08 Dicembre 2025
Tra il Vangelo e l’Impero: il Papa, Trump e la guerra contro il Venezuela
Spetta alle comunità cattoliche di base, ai movimenti sociali legati alla Chiesa, ai teologi della liberazione che ancora resistono, chiedere al loro leader spirituale una postura che sia veramente all’altezza del Vangelo che rappresenta.

Di Marlene Madalena Pozzan Foschiera
Quando un Papa parla di guerra e pace in America Latina, non sta semplicemente commentando la congiuntura. Sta toccando vite molto concrete, paesi che da decenni vengono trattati come cortile di casa dagli Stati Uniti. Per questo, la recente dichiarazione di Leone XIV – durante la sua visita in Turchia nella prima settimana di dicembre 2026, suggerendo che, invece di attaccare militarmente il Venezuela, Washington potrebbe ricorrere al “dialogo” o alla “pressione economica” – non è un semplice lapsus linguistico. È una presa di posizione.

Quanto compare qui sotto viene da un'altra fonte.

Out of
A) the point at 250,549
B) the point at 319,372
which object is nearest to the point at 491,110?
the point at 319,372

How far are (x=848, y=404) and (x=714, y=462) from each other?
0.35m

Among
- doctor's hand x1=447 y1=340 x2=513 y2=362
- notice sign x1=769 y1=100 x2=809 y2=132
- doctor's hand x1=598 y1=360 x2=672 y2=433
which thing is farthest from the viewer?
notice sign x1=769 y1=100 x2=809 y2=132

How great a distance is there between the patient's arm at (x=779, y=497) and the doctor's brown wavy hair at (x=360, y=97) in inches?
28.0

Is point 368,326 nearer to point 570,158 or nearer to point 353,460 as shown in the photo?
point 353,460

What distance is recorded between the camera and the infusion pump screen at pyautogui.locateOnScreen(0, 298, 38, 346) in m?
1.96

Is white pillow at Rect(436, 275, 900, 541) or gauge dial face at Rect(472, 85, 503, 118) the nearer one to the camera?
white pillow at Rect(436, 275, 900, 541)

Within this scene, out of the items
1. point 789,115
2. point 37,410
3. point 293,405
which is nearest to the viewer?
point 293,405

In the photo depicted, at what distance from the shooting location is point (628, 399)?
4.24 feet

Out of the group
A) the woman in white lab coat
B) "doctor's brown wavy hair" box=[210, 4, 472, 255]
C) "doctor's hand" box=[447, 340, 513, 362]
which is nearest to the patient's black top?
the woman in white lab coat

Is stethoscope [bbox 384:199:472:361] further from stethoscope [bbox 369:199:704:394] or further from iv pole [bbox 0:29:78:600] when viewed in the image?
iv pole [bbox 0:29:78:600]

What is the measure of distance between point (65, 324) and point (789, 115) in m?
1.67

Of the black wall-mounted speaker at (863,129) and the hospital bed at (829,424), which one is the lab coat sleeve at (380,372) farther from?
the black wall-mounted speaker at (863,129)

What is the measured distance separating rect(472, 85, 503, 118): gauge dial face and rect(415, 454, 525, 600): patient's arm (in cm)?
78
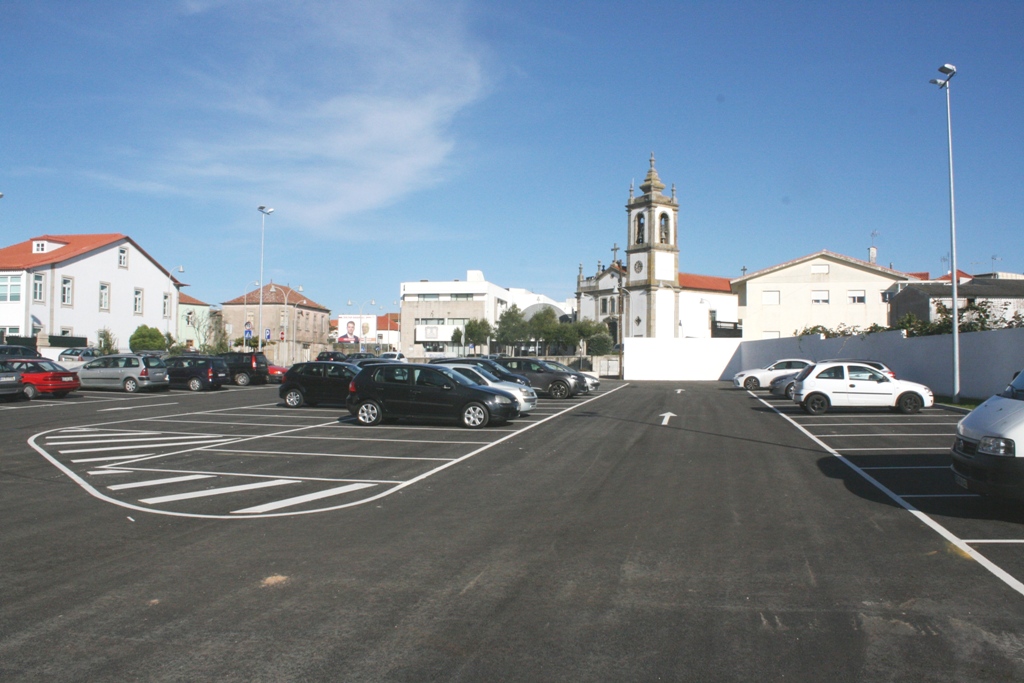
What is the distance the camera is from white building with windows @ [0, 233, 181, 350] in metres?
50.6

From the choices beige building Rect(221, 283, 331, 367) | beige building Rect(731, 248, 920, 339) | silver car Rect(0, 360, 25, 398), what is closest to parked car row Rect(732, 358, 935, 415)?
silver car Rect(0, 360, 25, 398)

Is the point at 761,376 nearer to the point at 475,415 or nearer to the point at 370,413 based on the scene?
the point at 475,415

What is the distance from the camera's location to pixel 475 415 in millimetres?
18594

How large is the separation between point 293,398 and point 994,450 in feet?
67.3

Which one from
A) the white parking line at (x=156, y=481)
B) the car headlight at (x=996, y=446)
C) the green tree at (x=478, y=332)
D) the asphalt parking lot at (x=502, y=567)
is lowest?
the asphalt parking lot at (x=502, y=567)

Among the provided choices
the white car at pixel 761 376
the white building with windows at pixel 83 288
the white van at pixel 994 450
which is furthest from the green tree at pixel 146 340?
the white van at pixel 994 450

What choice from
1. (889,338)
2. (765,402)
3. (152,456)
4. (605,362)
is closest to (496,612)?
(152,456)

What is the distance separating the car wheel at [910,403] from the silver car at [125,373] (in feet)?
87.4

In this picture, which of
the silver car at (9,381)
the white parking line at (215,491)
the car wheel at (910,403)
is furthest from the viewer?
the silver car at (9,381)

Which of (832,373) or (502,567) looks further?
(832,373)

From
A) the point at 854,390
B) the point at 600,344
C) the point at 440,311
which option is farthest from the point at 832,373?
the point at 440,311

Perché, diciamolo chiaramente: la guerra è già in corso, ed è proprio economica.
Democrazia per chi?
Gli stessi Stati Uniti che si presentano al mondo come “culla della democrazia” hanno una lunga storia di colpi di stato, invasioni, sabotaggi e blocchi contro l’America Latina e i Caraibi. Cuba e Venezuela sono solo gli obiettivi del momento di una lista che passa per Guatemala, Cile, Nicaragua, El Salvador, Brasile, Bolivia, Honduras e tanti altri.
La stampa egemonica insiste nel ripetere, come un mantra, che Cuba e Venezuela sono “dittature”. Parte della sinistra mondiale dissente da questa etichetta o, quantomeno, si rifiuta di accettarla ripetendo il vocabolario del Dipartimento di Stato. E c’è un motivo semplice: chi deve discutere i problemi del Venezuela sono i venezuelani. Nessun altro. A meno che il Venezuela non inizi a invadere paesi, imporre il suo regime ad altri popoli, bombardare città o soffocare economie intere – e non è questo che è in gioco.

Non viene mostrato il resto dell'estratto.